Adding Triangular Distributions To The Forecasting Repertoire

In the coming weeks you’ll see a new forecasting methodology rolled into the economic previews that routinely appear on The Capital Spectator (see here, for instance). As a brief introduction, let’s consider a real world example by crunching the numbers for tomorrow’s estimate of US private payrolls from ADP.

The new model is based on combining forecasts with a technique known as triangular distributions, which require only three inputs: minimal, maximal and “most likely” or modal values (HT: Michael Helbraun at Revolution Analytics). Here’s how Wikipedia explains the rationale for using this technique for estimating future values of a time series:

The triangular distribution is typically used as a subjective description of a population for which there is only limited sample data, and especially in cases where the relationship between variables is known but data is scarce (possibly because of the high cost of collection). It is based on a knowledge of the minimum and maximum and an “inspired guess” as to the modal value. For these reasons, the triangle distribution has been called a “lack of knowledge” distribution.

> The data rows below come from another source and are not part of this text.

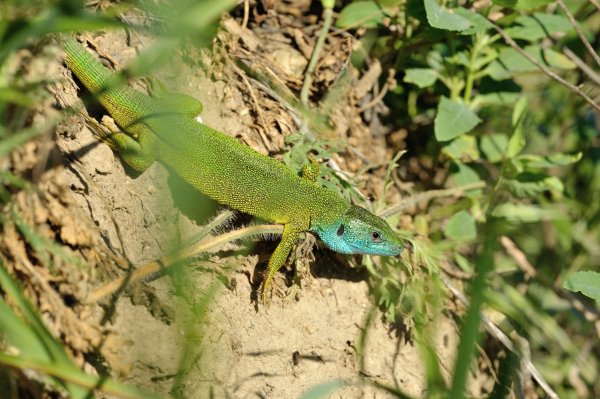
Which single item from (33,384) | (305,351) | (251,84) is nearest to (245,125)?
(251,84)

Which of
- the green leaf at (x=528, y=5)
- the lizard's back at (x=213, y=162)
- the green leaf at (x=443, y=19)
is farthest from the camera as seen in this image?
the green leaf at (x=528, y=5)

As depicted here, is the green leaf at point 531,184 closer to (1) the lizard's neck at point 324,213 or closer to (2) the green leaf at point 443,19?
(2) the green leaf at point 443,19

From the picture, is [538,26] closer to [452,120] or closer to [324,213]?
[452,120]

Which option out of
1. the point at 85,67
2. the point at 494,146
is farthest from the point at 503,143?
the point at 85,67

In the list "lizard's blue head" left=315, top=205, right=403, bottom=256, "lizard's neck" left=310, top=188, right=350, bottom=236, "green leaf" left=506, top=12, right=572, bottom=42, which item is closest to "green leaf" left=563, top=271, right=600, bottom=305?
"lizard's blue head" left=315, top=205, right=403, bottom=256

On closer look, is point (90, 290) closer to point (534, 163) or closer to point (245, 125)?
point (245, 125)

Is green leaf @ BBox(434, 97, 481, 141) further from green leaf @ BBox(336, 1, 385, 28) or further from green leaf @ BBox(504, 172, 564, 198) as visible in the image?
green leaf @ BBox(336, 1, 385, 28)

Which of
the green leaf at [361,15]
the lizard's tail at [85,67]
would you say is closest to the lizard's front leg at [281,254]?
the lizard's tail at [85,67]

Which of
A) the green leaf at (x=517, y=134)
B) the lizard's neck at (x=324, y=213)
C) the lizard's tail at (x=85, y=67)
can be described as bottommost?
the green leaf at (x=517, y=134)
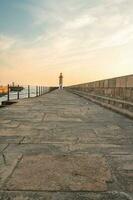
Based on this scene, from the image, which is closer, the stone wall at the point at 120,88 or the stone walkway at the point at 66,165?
the stone walkway at the point at 66,165

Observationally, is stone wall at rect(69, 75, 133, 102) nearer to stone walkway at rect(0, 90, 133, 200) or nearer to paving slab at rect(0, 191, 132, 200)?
stone walkway at rect(0, 90, 133, 200)

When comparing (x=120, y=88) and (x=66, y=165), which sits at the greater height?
(x=120, y=88)

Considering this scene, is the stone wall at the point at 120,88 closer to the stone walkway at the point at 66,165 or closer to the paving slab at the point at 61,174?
the stone walkway at the point at 66,165

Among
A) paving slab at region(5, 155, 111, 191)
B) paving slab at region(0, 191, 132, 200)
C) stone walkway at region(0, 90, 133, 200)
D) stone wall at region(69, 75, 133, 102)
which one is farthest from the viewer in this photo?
stone wall at region(69, 75, 133, 102)

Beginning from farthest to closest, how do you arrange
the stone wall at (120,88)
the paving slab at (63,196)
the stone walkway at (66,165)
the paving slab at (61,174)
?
the stone wall at (120,88) → the paving slab at (61,174) → the stone walkway at (66,165) → the paving slab at (63,196)

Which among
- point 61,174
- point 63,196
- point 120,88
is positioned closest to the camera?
point 63,196

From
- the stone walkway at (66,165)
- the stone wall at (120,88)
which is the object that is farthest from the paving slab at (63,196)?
the stone wall at (120,88)

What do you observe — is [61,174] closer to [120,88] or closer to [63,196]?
[63,196]

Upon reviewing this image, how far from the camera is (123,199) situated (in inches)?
83.1

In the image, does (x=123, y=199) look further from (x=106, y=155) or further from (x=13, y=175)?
(x=106, y=155)

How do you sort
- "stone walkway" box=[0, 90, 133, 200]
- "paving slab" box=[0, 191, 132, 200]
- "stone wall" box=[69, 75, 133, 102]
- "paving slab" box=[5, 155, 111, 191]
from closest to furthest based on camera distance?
"paving slab" box=[0, 191, 132, 200]
"stone walkway" box=[0, 90, 133, 200]
"paving slab" box=[5, 155, 111, 191]
"stone wall" box=[69, 75, 133, 102]

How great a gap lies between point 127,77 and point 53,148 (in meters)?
4.95

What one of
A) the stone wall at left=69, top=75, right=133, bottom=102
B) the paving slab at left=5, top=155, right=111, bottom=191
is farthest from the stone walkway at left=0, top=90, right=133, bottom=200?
the stone wall at left=69, top=75, right=133, bottom=102

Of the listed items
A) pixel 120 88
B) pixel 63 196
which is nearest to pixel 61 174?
pixel 63 196
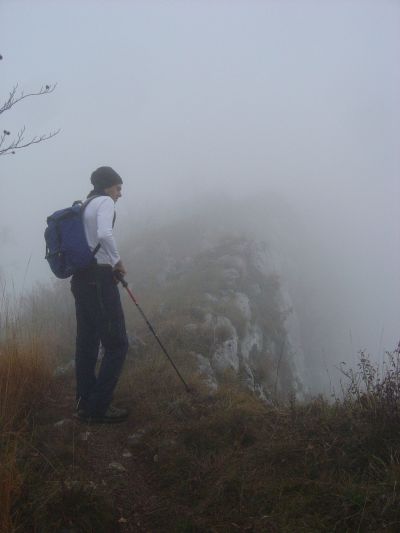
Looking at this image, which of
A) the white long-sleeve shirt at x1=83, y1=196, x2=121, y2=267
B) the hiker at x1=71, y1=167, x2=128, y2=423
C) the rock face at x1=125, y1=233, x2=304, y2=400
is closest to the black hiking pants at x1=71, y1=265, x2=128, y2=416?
the hiker at x1=71, y1=167, x2=128, y2=423

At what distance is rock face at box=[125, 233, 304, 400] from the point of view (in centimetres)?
815

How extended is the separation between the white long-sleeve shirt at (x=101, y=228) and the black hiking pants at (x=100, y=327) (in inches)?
5.0

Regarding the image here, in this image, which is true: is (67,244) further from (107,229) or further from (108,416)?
(108,416)

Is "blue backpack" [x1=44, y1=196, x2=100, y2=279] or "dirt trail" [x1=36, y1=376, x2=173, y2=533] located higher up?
"blue backpack" [x1=44, y1=196, x2=100, y2=279]

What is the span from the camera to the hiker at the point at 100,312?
4242mm

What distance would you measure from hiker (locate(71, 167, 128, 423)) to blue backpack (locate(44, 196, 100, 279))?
0.30ft

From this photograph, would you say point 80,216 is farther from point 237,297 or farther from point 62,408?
point 237,297

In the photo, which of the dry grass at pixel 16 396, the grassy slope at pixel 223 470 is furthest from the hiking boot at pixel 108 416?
the dry grass at pixel 16 396

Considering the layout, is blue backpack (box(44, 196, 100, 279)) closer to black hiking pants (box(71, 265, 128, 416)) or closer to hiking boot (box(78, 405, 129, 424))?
black hiking pants (box(71, 265, 128, 416))

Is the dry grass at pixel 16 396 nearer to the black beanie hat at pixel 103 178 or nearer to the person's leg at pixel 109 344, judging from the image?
the person's leg at pixel 109 344

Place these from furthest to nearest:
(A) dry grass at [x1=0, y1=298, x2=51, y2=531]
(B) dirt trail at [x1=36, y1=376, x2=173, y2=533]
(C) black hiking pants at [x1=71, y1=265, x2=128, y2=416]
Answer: (C) black hiking pants at [x1=71, y1=265, x2=128, y2=416]
(B) dirt trail at [x1=36, y1=376, x2=173, y2=533]
(A) dry grass at [x1=0, y1=298, x2=51, y2=531]

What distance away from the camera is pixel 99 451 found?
3914 millimetres

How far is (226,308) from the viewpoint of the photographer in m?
12.7

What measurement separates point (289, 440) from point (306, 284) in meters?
30.5
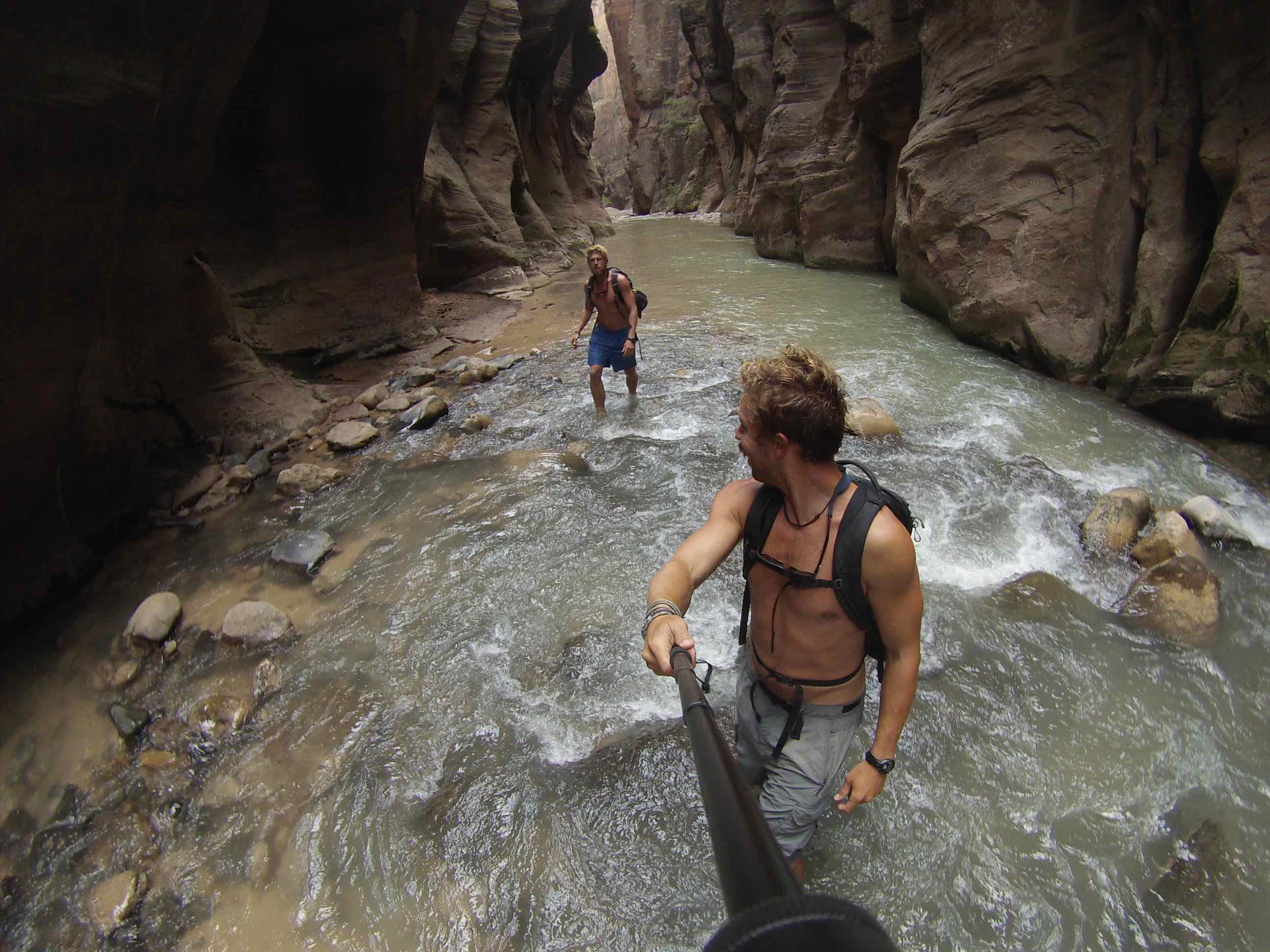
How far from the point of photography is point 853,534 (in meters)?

As for combining forecasts, the inspiration flows from a long line of research that tells us that aggregating predictions tends to be more reliable than the individual estimates. This is old news (the formal research on the topic dates to at least 1969 by way of the widely cited Bates and Granger paper), but it’s no less relevant in the 21st century in the perennial job of managing uncertainty. As Allan Timmermann noted in a 2005 study: “Forecast combinations have frequently been found in empirical studies to produce better forecasts on average than methods based on the ex-ante best individual forecasting model.”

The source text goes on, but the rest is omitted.